オープンで公開する理由の一つは研究の成果物は公開するのが当たり前という事があるだろう。だが研究者でない個人でもこぞって自分の作ったモデルを公開している。それは何故か?

自分で進化的マージでモデルを作ってみて分かったのだが、作ったモデルは公開したくてしゃーなくなってくる。自分が作ったすごいモデルをコッソリ隠して自分だけ使う…なんてのはむなしい。隠したところでどうなる?所詮はChatGPTには負けてるモデルなのに。
それよりは公開しちゃって世界中で使ってもらう方が、功利主義的に考えて世界の効用が最大化される。つまりみんな嬉しい。

思うに、これからは計算資源をスケールさせる事ができるひとに計算資源がどんどん回ってくる世界になっていく気がする。お金の運用が上手い人にお金がどんどん回ってくるのと同じである。
例えばHoly-foxさんはMetaDataLabからGPUの提供を受ける事ができた。

そうして考えると、NVidiaのGPUを買ってモデルを追加学習して公開するのはスケールメリットのありそうな考え方である一方、推論しか能がないMacを買って、「自分だけが快適にLLM推論できて嬉しい」なんてのはあんまりスケールしない考え方かもしれない。

ただし、学習無しで推論だけでもスケールさせる方法もある。例えばはちさんはMixtral8x22Bを使って日本語の合成データを作って命令チューニング用のデータを作って公開してくれている。まあはちさんはMistralのAPIを叩いて作っててローカルでやってるわけではないが。

それから私が今考えるにMacのポテンシャルが最大限発揮されるのは、実は進化的マージにおいてではないだろうかと思う。

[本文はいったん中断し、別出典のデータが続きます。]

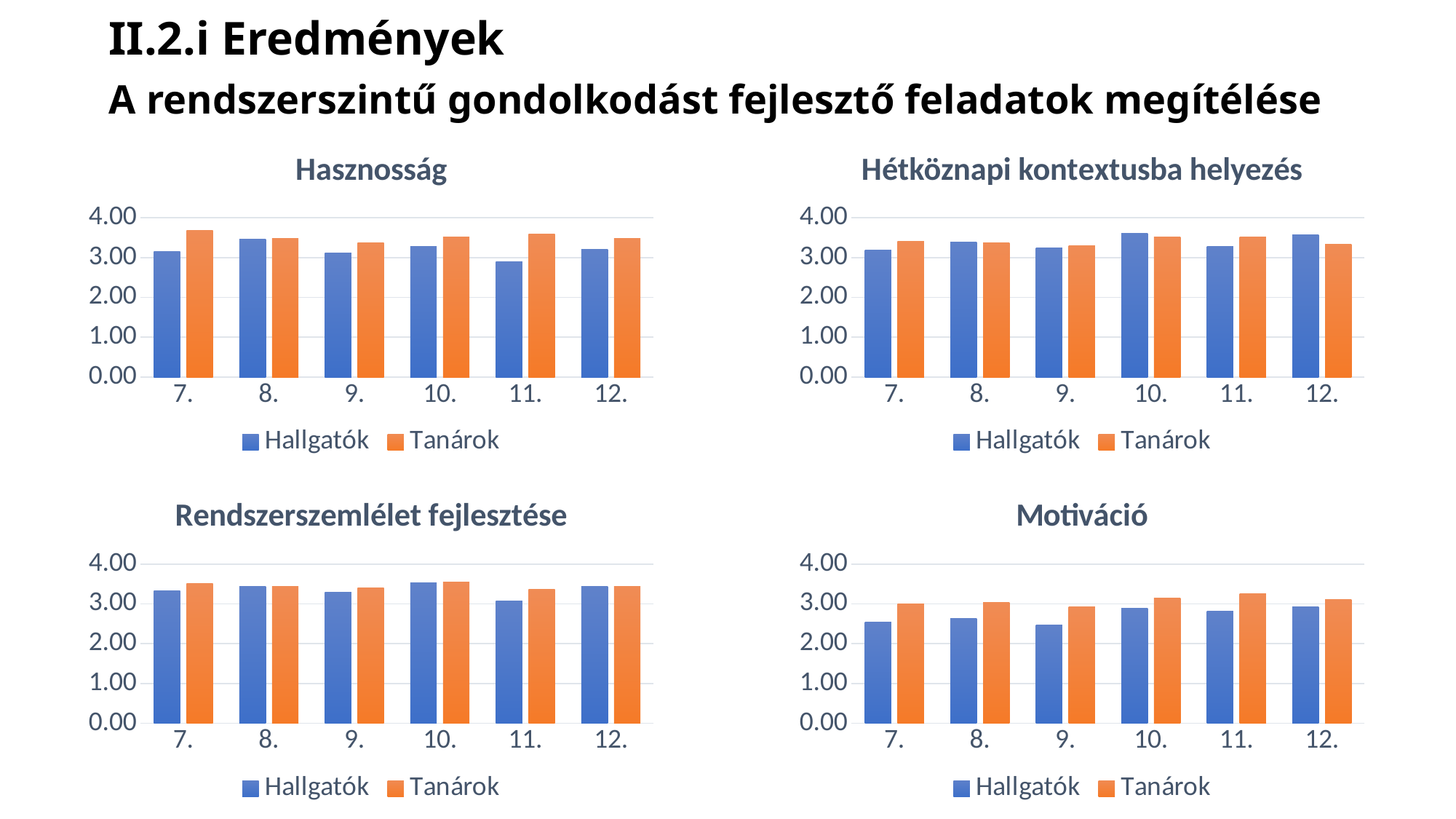
How many series does the legend of the "Rendszerszemlélet fejlesztése" chart list? 2 In the "Hasznosság" chart, which category has the lowest value for Hallgatók? 11. What kind of chart is the "Hasznosság" chart? bar chart In the "Hétköznapi kontextusba helyezés" chart, is the Tanárok value for 7. greater or less than 3.00? greater In the "Motiváció" chart, is the Hallgatók value for 7. greater or less than 3.00? less In the "Hasznosság" chart, is the Hallgatók value for 11. greater or less than 3.00? less In the "Motiváció" chart, which is larger for 9., Hallgatók or Tanárok? Tanárok In the "Rendszerszemlélet fejlesztése" chart, which category has the lowest value for Hallgatók? 11. In the "Hétköznapi kontextusba helyezés" chart, which is larger for 12., Hallgatók or Tanárok? Hallgatók In the "Hasznosság" chart, which is larger for 7., Hallgatók or Tanárok? Tanárok What is the title of the chart in the bottom-right of the slide? Motiváció How many categories are shown on the x axis of the "Motiváció" chart? 6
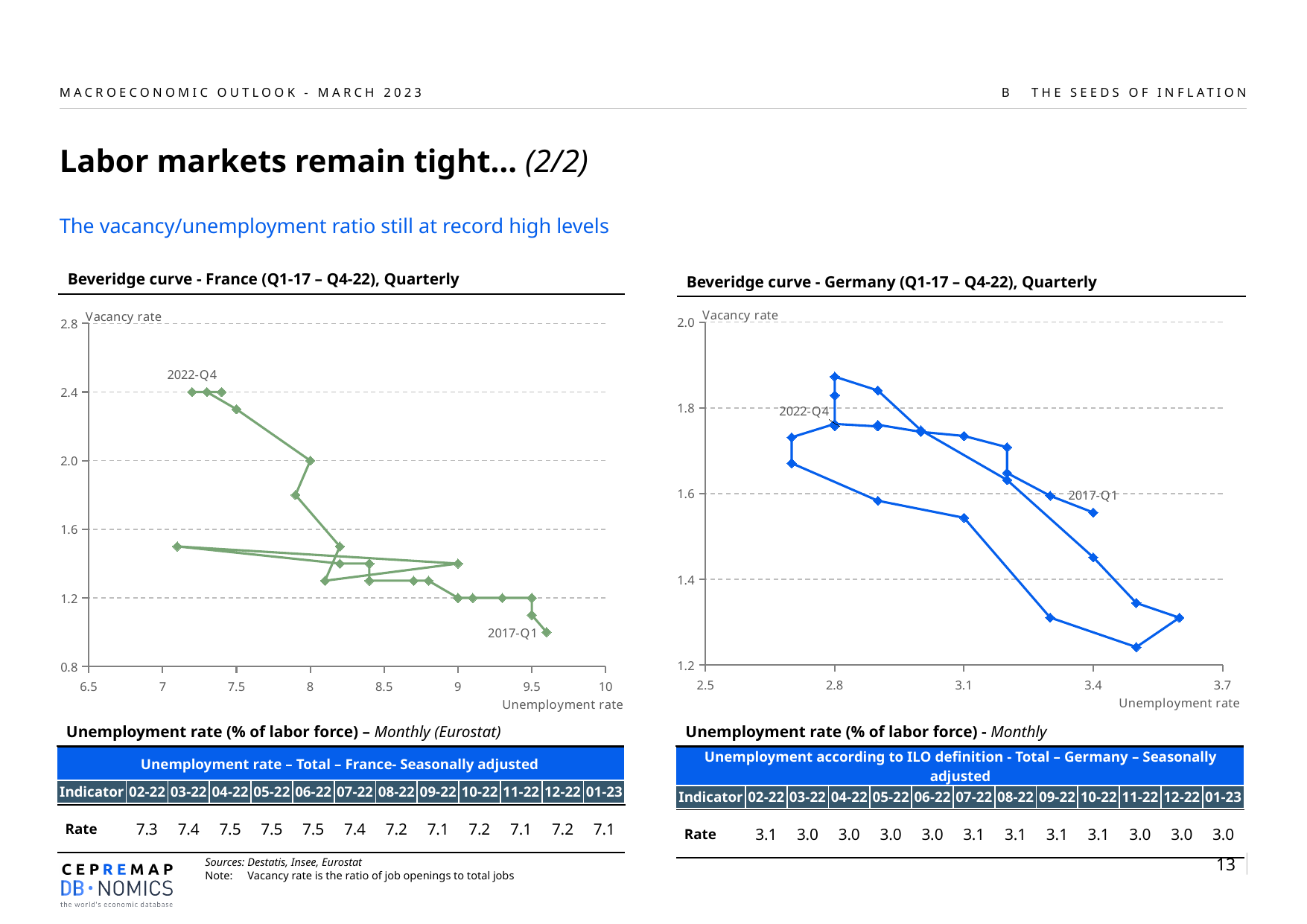
On the 'Beveridge curve - Germany' chart, is the vacancy rate at 2022-Q4 greater or less than 1.6? greater On the 'Beveridge curve - France' chart, as the unemployment rate increases along the x axis, does the vacancy rate generally rise or fall? fall On the 'Beveridge curve - France' chart, is the vacancy rate at 2022-Q4 greater or less than 2.0? greater On the 'Beveridge curve - France' chart, is the vacancy rate at 2017-Q1 greater or less than 1.2? less On the 'Beveridge curve - Germany' chart, what is the label of the y axis? Vacancy rate On the 'Beveridge curve - France' chart, what is the label of the x axis? Unemployment rate On the 'Beveridge curve - Germany' chart, is the vacancy rate at 2022-Q4 higher or lower than at 2017-Q1? higher What kind of chart is the 'Beveridge curve - France' chart? line chart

進化的マージでは推論さえできれば学習無しでモデルの性能を上げられる。VRAM24GBのGPUではせいぜい7Bモデルを進化させるのが精いっぱいだが、メモリ192GBのM2Ultraなら多分Llama3-70Bでも進化的マージさせる事は可能な気がする。まあ、Mistral-7Bベースに比べてLlama3-70Bの派生モデルはまだバリエーションに乏しいという問題はあるだろうが。

今回の記事はこれで終わりだが、最後に断っておくが今回の記事の内容は他人のツイートや記事、感想を鵜呑みにしてエアプで書いてる部分も大きい。この記事を見てM2UltraやらA6000を買ったのに、実際使ってみたら話が違う!などと言われても責任は負えない。やるなら人柱覚悟でどうぞ。